Why people get the drip
Longevity and IV clinics market NAD+ infusions for energy, mental clarity, focus, "anti-aging," and addiction recovery. The pitch versus a pill is that injecting or infusing NAD+ skips digestion and first-pass metabolism. That sounds compelling — but it's also invasive, slow, and expensive, and it glosses over an inconvenient fact: oral precursors like NMN and NR raise NAD+ too, for a fraction of the cost and hassle. If the goal is simply higher NAD+, the needle isn't clearly buying you anything extra. (See our NMN guide for the oral side of this story.)

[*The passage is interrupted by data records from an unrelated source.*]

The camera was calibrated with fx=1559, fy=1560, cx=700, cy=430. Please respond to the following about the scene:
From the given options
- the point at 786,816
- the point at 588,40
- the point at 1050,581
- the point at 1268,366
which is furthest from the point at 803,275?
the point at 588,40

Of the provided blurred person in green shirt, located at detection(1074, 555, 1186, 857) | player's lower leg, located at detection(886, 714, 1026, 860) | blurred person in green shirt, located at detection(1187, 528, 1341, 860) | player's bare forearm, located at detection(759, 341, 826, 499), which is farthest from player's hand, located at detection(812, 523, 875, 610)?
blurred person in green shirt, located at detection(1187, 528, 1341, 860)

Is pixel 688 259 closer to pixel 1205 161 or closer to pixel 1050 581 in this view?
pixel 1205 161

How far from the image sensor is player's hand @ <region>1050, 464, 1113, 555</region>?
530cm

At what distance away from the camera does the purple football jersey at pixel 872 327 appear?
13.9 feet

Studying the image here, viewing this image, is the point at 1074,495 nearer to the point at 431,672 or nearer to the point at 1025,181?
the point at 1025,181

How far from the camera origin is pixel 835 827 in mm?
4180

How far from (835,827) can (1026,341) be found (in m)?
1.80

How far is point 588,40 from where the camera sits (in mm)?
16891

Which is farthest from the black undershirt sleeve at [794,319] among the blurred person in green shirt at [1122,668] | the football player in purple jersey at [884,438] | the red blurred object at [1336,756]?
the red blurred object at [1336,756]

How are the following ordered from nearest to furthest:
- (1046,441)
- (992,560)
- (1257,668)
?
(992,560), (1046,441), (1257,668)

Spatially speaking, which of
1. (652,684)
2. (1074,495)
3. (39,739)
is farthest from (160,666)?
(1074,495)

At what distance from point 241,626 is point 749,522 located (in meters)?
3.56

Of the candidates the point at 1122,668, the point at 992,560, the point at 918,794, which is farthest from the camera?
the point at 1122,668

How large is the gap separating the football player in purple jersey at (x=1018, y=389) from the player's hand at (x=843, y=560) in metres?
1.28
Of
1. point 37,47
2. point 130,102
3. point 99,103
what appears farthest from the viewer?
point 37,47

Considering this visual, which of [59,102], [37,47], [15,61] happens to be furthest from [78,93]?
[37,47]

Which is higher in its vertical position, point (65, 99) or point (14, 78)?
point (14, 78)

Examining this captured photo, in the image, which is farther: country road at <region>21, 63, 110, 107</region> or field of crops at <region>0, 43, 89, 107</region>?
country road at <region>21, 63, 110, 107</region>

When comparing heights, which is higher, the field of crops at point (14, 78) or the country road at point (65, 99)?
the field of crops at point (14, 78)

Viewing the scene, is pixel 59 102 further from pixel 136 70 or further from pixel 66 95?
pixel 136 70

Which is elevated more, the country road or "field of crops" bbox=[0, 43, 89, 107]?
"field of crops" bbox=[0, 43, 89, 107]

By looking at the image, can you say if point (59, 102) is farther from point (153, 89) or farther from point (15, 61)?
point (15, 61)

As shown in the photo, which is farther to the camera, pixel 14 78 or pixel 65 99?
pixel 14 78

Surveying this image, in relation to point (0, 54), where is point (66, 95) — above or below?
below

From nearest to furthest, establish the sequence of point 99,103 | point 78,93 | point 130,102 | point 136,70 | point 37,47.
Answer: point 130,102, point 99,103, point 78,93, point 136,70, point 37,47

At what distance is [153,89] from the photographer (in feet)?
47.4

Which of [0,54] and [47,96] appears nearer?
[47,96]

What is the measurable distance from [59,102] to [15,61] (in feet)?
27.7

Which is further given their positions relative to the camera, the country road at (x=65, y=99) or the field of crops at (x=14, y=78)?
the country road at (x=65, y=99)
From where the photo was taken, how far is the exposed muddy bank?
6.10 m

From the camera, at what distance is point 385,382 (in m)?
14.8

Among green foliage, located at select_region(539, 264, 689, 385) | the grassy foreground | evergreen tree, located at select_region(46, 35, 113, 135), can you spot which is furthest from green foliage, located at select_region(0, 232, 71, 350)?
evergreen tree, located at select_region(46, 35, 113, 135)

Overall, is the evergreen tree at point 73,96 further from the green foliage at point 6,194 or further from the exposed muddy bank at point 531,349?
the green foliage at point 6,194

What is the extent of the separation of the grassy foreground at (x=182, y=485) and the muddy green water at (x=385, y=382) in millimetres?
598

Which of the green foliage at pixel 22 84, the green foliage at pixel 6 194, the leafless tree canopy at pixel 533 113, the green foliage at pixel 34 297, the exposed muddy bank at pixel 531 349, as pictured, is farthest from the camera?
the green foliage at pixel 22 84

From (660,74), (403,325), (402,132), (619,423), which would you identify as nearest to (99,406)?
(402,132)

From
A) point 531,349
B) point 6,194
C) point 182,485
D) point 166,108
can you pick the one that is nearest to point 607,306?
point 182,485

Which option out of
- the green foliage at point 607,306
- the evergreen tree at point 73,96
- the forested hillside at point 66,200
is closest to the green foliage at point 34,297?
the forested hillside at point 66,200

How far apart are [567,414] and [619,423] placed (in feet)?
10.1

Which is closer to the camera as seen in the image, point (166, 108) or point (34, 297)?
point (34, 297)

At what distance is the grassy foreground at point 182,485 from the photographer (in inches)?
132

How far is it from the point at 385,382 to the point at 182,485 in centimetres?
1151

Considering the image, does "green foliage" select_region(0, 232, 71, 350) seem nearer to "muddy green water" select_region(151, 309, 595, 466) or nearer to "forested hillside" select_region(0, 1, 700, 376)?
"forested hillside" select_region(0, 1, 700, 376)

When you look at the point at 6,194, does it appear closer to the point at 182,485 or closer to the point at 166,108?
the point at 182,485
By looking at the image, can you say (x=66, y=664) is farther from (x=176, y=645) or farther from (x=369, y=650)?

What the research actually shows
Here's where enthusiasm meets reality. Human trial evidence for IV NAD+ specifically ranges from very limited to essentially absent, and most clinic claims are mechanism plus testimonial rather than controlled data.
The strongest human study is pharmacokinetic, not outcome-based: researchers tracked what happens to NAD+ and its metabolites in blood and urine during a 6-hour IV infusion, showing NAD+ is actively broken down and processed rather than simply pooling in the bloodstream.[1] That's a genuine scientific first — a look at how the molecule moves through the body — but it says nothing about whether you feel better, think more clearly, or age more slowly. For the popular "NAD therapy" addiction protocols, the evidence is anecdotal or from small, uncontrolled pilots, and even sympathetic authors call for real randomized trials.
One practical detail explains a lot: infusions are run deliberately slowly — often over one to several hours — because pushing NAD+ in quickly causes nausea, cramping, flushing, and chest pressure. That's not a sign of potency; it's a tolerability workaround.
The honest read: intriguing mechanism, thin outcome evidence. NAD+ decline is real, but "IV NAD+ makes you younger, sharper, or drug-free" is not something controlled human trials have shown.
Selected Research
- Grant et al., Frontiers in Aging Neuroscience, 2019 — first human study of the plasma/urine NAD+ metabolome during a 6-hour IV NAD+ infusion, showing NAD+ is actively metabolized (pharmacokinetics, not an outcome trial). PMC
- Covarrubias et al., Nature Reviews Molecular Cell Biology, 2021 — NAD+ levels decline with age across tissues, the rationale behind NAD+-boosting therapies. Nature
IV NAD+ is not FDA-approved for anti-aging, energy, cognitive, or addiction uses, and human outcome evidence is minimal. Cited for education only — not medical advice or a guarantee of results.